Shared Memory

Jump to navigation Jump to search

Shared memory allows other programs to influence each other by sharing a piece of memory


The concept of memory protection has become a well-accepted one in OS design. A special CPU component, the MMU (Memory Management Unit), provides each user-space application with a "virtual" address space. Each application "thinks" it has the whole address space for itself.

In reality, the MMU maps each "virtual" address to a "physical" one, usually in units of "pages" (4k or 2 or 4MB on the IA32 architecture). Page 0 of one application is mapped to physical 0x0007 0000, while page 0 of another application is mapped to physical 0x0008 0000. You get the idea.

This means that applications cannot communicate with (pass data to) each other directly, because they are "virtually alone" in their address space: They have to ask the OS kernel to pass a message (data). (Only the kernel and services in the kernel address space can see the real address spaces)

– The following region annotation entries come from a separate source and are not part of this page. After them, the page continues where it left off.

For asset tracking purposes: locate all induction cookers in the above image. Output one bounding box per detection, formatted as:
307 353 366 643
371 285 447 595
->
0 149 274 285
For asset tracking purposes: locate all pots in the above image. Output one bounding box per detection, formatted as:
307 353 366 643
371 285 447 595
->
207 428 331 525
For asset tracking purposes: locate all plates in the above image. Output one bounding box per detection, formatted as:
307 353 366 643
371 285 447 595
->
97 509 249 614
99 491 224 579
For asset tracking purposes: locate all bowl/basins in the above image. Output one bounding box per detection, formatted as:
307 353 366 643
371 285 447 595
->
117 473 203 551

Now, Message Passing can be costly, in terms of clock cycles. If two processes intend to closely cooperate, the penalty of passing messages back and forth can become significant. An alternative would be to share memory.

To do this, the kernel is asked to map a certain address range of process A to the same physical address as a similar sized address range of process B. This address range is thus shared between process A and process B.

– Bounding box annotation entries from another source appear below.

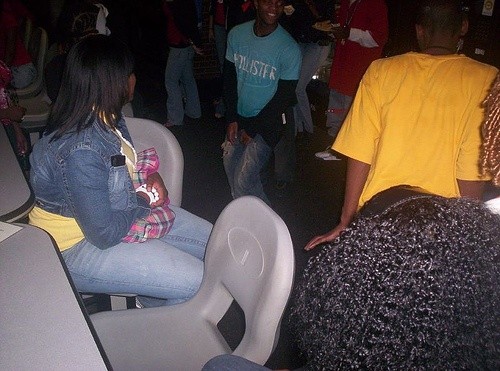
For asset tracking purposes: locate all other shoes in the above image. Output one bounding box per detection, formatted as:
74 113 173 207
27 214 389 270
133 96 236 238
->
314 145 343 162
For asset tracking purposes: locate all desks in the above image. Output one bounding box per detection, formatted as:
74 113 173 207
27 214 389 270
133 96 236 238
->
0 121 36 224
1 223 113 371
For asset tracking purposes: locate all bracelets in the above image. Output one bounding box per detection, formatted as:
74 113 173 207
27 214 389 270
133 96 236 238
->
209 27 213 31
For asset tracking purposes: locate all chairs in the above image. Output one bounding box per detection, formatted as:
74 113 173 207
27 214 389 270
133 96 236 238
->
9 16 51 138
106 116 183 309
92 195 295 371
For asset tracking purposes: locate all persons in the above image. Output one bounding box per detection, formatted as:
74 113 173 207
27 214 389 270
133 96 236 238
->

There are many things to consider here: Authentication, for example. Or that, if the shared physical memory is not mapped to identical virtual address ranges in process A and process B, any pointers in the shared memory structures must be offsets instead of absolute pointers, or they will no longer point to the same thing in the other process' address space. Also, on a multiprocessor system, checking to see whether the other process is accessing the memory at the same time is important.